Questo è lo stato attuale in maniera schematica:

  • $1 milione sotto la soglia della luxury tax, evitata a regola d’arte senza tentativi goffi di migliorare alla trade deadline
  • Jimmy Butler, arrivato via trade, che si appresta a percepire un più che meritato triennale da $146.3 milioni, con player option nel 2025/26
  • le prime scelte:
    • Bam Adebayo, nel suo max rookie contract più che giusto per quella che è la sua versatilità e l’impiego nel sistema di Miami.
    • Tyler Herro, con un 120×4 (e $10 milioni potenziali di incentivi), non amato da chi scrive, ma comprensibile per le necessità di Miami nell’avere almeno un’altra opzione offensiva di livello a roster – e soprattutto un giovane che potrà avere minuti anche in prospettiva.
    • Nikola Jovic
  • due contratti brutti e cattivi:
    • quello già nominato di Kyle Lowry
    • il quinquennale da $90 milioni offerto a Duncan Robinson (partito da undrafted), con early termination option nel 2025, ma che peserà oltre $18 milioni il prossimo anno e $19.4 milioni quello successivo (un po’ tantino nonostante buoni minuti in questi Playoffs)
  • un Victor Oladipo trattenuto grazie ai Bird Rights, con un contratto non troppo pesante ma nel quale va calcolata la fragilità fisica
  • due buone firme: Caleb Martin (undrafted e inizialmente firmato con un two-way) alle cifre della non-taxpayer MLE e Kevin Love con Bi-Annual Exception dopo la deadline (e il buyout da Cleveland)
  • veterani: Udonis Haslem, ormai di casa a “rubare lo stipendio ai giovani” e in sedia a dondolo, nonostante abbia trovato addirittura preziosi minuti ai Playoffs, i primi dal 2016, e alle Finals, roba da record; Cody Zeller, arrivato dopo la trade deadline e che doveva colmare il vuoto lasciato dal (tutt’altro che compianto) Dewayne Dedmon tra i lunghi di una certa età al minimo salariale.
  • undrafted: eccoli i “capolavori”, con Gabe Vincent, Max Strus, Haywood Highsmith e Omer Yurtseven, a cui aggiungere i già citati Martin e Robinson.

I primi tre non solo sono parte integrante delle rotazioni, ma anche tra i tre con più partite giocate in stagione, in top-10 nel minutaggio e – nel caso di Strus e Vincent – starter ai Playoffs. Questo duo non arriva ai $4 milioni totali di stipendio e ciascuno di loro ha giocato più di Lowry ai Playoffs, un unicum assoluto.

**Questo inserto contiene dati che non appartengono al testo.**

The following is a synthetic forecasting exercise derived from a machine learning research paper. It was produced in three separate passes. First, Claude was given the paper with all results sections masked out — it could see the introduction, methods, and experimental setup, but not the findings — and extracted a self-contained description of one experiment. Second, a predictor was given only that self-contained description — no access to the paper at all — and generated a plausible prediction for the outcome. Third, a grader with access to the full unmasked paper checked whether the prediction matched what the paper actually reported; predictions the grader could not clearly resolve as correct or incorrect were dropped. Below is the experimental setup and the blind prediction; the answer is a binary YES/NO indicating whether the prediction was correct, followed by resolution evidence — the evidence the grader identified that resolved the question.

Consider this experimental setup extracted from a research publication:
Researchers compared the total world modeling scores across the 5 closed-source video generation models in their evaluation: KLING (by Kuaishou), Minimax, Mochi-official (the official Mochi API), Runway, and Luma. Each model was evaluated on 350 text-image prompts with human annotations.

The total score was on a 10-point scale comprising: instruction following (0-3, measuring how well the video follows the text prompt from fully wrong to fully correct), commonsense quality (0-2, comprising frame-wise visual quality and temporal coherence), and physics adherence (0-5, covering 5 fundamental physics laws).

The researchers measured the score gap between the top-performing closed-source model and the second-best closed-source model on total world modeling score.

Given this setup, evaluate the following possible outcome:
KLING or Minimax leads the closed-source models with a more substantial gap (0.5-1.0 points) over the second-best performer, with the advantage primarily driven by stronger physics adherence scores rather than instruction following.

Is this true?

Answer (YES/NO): NO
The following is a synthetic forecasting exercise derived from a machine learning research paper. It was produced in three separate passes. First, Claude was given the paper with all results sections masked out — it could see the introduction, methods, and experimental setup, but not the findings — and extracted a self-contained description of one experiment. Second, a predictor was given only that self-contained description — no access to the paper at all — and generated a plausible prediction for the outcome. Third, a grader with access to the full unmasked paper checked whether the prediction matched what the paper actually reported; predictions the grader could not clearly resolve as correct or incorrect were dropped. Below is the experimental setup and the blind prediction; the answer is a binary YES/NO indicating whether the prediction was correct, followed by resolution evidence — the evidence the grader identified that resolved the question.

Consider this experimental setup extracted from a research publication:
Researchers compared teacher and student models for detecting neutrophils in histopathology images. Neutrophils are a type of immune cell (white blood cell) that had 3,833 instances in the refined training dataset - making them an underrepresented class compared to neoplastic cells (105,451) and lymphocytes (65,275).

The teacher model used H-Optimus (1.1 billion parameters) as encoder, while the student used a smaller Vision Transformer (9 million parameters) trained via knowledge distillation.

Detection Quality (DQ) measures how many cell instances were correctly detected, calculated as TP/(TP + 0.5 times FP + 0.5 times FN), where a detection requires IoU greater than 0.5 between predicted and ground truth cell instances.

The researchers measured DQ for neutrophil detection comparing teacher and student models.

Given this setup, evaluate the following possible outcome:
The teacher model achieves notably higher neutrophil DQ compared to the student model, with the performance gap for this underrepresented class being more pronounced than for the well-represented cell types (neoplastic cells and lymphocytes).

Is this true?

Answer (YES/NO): NO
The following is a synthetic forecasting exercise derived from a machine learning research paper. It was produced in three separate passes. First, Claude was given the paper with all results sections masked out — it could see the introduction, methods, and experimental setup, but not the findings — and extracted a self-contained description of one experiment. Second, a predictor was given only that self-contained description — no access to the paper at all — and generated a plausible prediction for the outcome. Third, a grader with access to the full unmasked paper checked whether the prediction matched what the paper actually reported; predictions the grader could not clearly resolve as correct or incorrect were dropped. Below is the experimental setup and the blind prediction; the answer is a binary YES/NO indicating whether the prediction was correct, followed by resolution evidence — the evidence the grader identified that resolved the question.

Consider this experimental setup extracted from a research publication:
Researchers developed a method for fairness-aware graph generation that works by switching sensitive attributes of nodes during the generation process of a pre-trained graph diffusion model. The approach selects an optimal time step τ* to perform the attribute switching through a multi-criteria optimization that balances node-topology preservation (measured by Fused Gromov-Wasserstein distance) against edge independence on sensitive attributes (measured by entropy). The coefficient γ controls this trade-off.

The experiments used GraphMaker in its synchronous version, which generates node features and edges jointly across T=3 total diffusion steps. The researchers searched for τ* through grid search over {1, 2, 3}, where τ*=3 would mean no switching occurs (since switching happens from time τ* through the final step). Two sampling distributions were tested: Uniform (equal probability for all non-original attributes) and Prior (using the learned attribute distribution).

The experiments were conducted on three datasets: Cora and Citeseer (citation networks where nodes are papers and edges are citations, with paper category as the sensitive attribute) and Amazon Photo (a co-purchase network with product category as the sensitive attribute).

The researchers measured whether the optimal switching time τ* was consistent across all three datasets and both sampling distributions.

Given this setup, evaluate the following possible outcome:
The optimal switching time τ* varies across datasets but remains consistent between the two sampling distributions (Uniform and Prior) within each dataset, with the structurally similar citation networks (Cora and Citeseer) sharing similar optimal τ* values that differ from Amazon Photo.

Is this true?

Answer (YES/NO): NO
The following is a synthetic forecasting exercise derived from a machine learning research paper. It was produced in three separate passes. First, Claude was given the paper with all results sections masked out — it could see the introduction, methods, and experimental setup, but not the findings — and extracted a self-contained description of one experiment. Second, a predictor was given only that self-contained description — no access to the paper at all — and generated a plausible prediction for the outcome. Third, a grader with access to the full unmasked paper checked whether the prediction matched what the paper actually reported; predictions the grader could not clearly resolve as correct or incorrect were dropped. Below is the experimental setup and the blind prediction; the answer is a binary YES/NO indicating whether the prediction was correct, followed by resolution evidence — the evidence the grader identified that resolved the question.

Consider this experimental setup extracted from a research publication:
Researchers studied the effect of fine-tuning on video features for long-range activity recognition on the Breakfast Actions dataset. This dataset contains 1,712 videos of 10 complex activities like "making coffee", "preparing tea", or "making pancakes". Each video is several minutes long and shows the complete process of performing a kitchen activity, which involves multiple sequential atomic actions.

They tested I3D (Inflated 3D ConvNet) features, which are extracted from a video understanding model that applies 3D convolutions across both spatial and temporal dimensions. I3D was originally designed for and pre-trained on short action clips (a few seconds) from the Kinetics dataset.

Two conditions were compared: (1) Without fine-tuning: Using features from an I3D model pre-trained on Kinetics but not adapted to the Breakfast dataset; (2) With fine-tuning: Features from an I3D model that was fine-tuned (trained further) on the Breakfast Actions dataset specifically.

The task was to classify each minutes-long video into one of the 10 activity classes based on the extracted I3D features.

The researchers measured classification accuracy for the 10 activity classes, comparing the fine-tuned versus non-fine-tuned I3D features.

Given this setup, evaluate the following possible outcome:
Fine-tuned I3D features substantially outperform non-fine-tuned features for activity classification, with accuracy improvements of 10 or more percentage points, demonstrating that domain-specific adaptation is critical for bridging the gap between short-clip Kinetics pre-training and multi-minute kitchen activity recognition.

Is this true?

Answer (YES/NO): YES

Si tratta del modo corretto di costruire qualcosa? Assolutamente no, le disfunzionalità sono palesi e, ripetiamolo, se fossero usciti al Play-In ne staremmo parlando in maniera diversa. Eppure è esattamente grazie a questo assetto dei Miami Heat che se ne apprezza la capacità di adattarsi, la meticolosità nel preparare il piano partita di Spoelstra e, ovviamente, la follia di Jimmy Butler.

A metà tra il bene e il male, in un perfetto Limbo inamovibile dal quale c’è stata l’illusione, due volte e mezza, di poter uscire. Eppure, che illusione! Una di quelle per cui in molti pagherebbero – e, anzi, pagano – salato per vivere. In poche parole: non provateci a casa. Perché il vostro progetto potrà essere perfetto o viceversa, essere bravi o meno bravi, ma nessuno sarà mai come questi Miami Heat, un bellissimo e contraddittorio capolavoro a metà.